The Minneapolis police interviewed appellant for two hours while in Florida after his arrest, resulting in a 70-page transcript. The transcript presented to the jury contained all but six pages redacted by the district court's order. Appellant also testified. Appellant presented evidence from both the interview transcript and testimony as follows:

• Appellant testified that he purchased a gun about a month before the shooting for purposes of self-defense.

• Appellant testified he was polite throughout the exchange, only raising his voice to tell the victim to calm down, and that the victim was "hostile and aggressive."

• Appellant stated he could have initially walked away from the exchange, but said as it progressed he felt the victim would not let him walk away.

• Appellant agreed there was nothing "blocking" the sidewalk, alley, or street to prevent him from leaving the encounter.

• Appellant extensively testified that the victim threatened to take appellant's gun and shoot appellant, after appellant warned the victim he was armed. The latter testimony contradicts appellant's earlier
statement to police, also heard by the jury, in which he told the interviewing officers the victim "assumed" appellant had a gun.

• Appellant, as his explanation for leaving the state after the shooting, said he wanted to "buy time" before his ultimate arrest and that he planned to turn himself in to police in Florida.

As required by Kelley, after analyzing the strength of the evidence presented, we next turn to the nature of the defense. 855 N.W.2d at 284.

2. The Nature of the Defense

Appellant presented testimony and argued that he shot the victim in self-defense. Because appellant claimed self-defense, "[the] state has the burden of disproving one or more" elements of self-defense "beyond a reasonable doubt." State v. Johnson, 719 N.W.2d 619, 629 (Minn. 2006) (quotation omitted). A successful self-defense justification requires:

(1) the absence of aggression or provocation on the part of the defendant; (2) the defendant's actual and honest belief that he or she was in imminent danger of . . . bodily harm; (3) the existence of reasonable grounds for that belief; and (4) the absence of a reasonable possibility of retreat to avoid the danger.
State v. Devens, 852 N.W.2d 255, 258 (Minn. 2014) (quotation omitted). For a self-defense justification to stand, one may use only the level of force "reasonably necessary to prevent the bodily harm feared." Id.

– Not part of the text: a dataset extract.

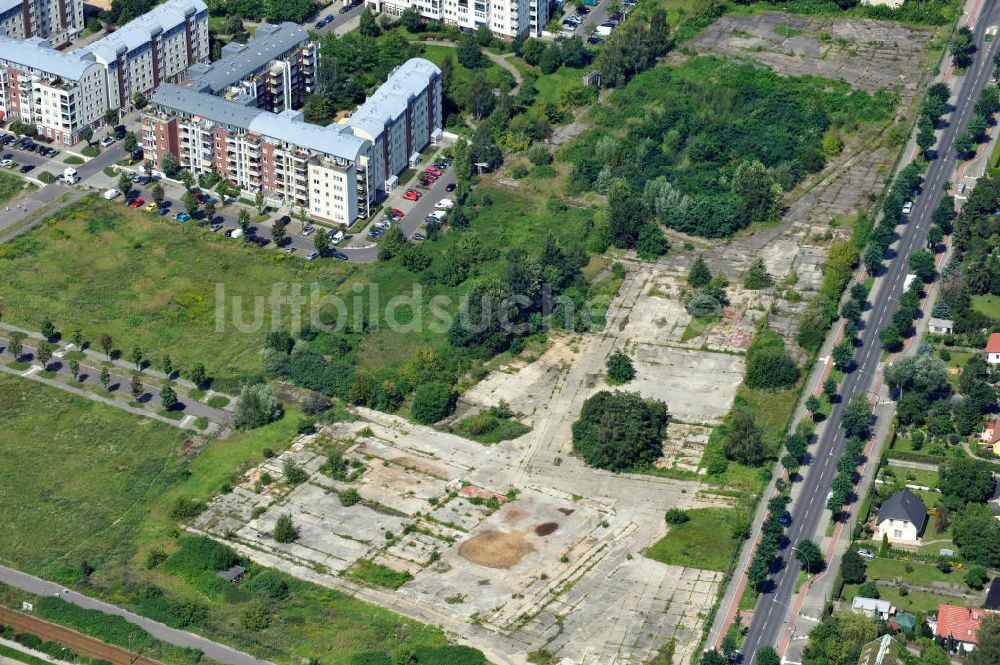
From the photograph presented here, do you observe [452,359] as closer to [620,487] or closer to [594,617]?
[620,487]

The state's evidence clearly disproved the first and fourth elements, (1) the absence of aggression or provocation on the part of the defendant, and (4) the absence of a reasonable possibility of retreat to avoid the danger. Additionally, the state presented evidence that the level of force used by appellant exceeded the feared harm. See Montanaro v. State, 802 N.W.2d 726, 733 (Minn. 2011) (concluding self-defense instruction could not have had significant effect on the jury's verdict because "no reasonable jury could find [defendant's] actions to be a reasonable use of force").

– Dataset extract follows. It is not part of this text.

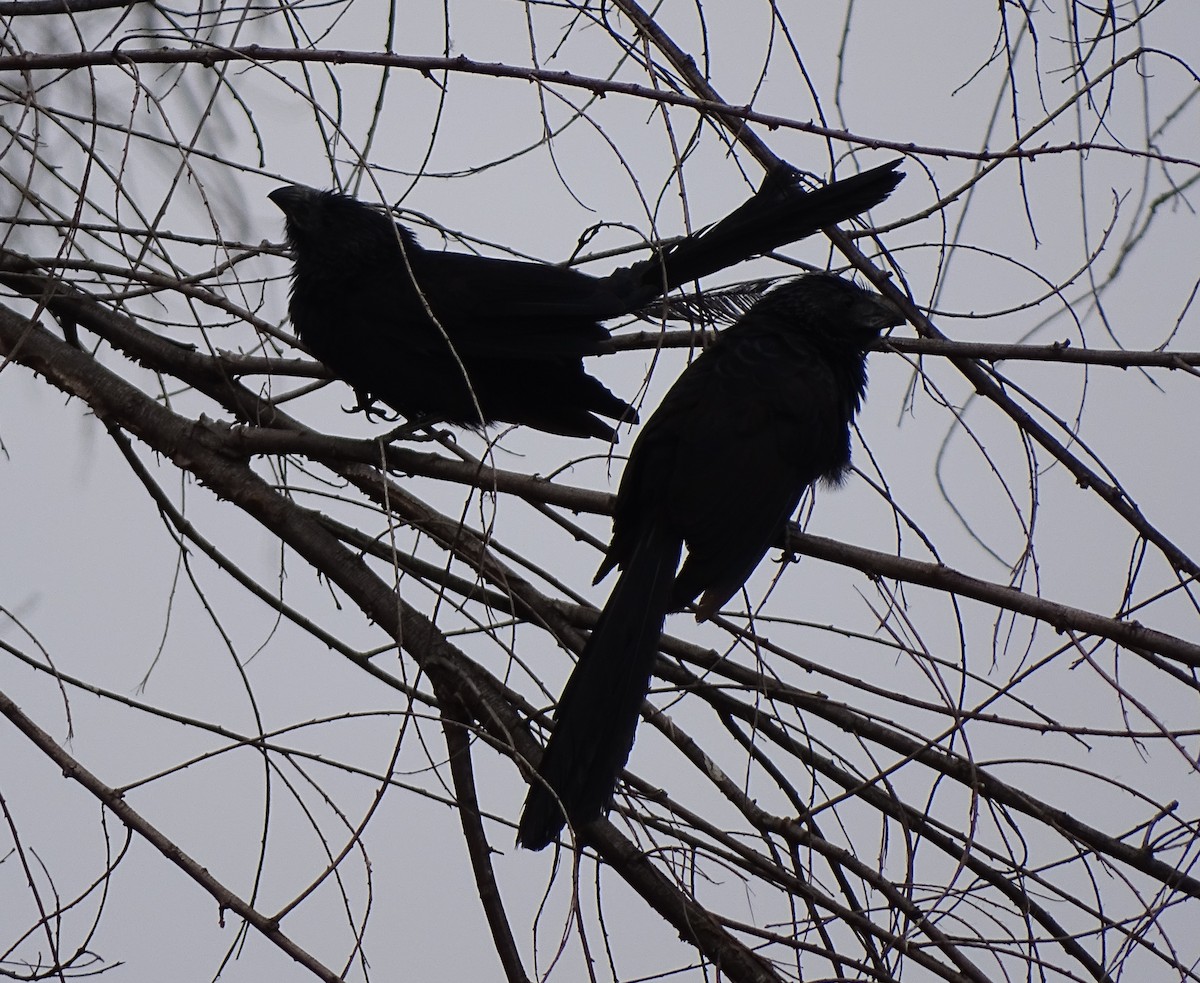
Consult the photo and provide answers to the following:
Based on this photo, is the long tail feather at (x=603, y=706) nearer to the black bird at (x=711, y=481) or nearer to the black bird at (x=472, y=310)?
the black bird at (x=711, y=481)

In summary, considering both prongs of the Kelley analysis, the state presented significant evidence of intent and disproved, at a minimum, two prongs of self-defense. The district court's error had no significant effect on the jury's verdict because "no rational jury would have acquitted the defendant of the more serious charge based on the evidence at trial." Woodard, 942 N.W.2d at 145. Therefore, appellant's substantial rights were not affected by the error.

Because we conclude appellant's substantial rights were not affected, we need not determine whether the instruction affected the fairness, integrity, or public reputation of judicial proceedings. Id. at 144.

II. Appellant was not prejudiced by the court's evidentiary rulings.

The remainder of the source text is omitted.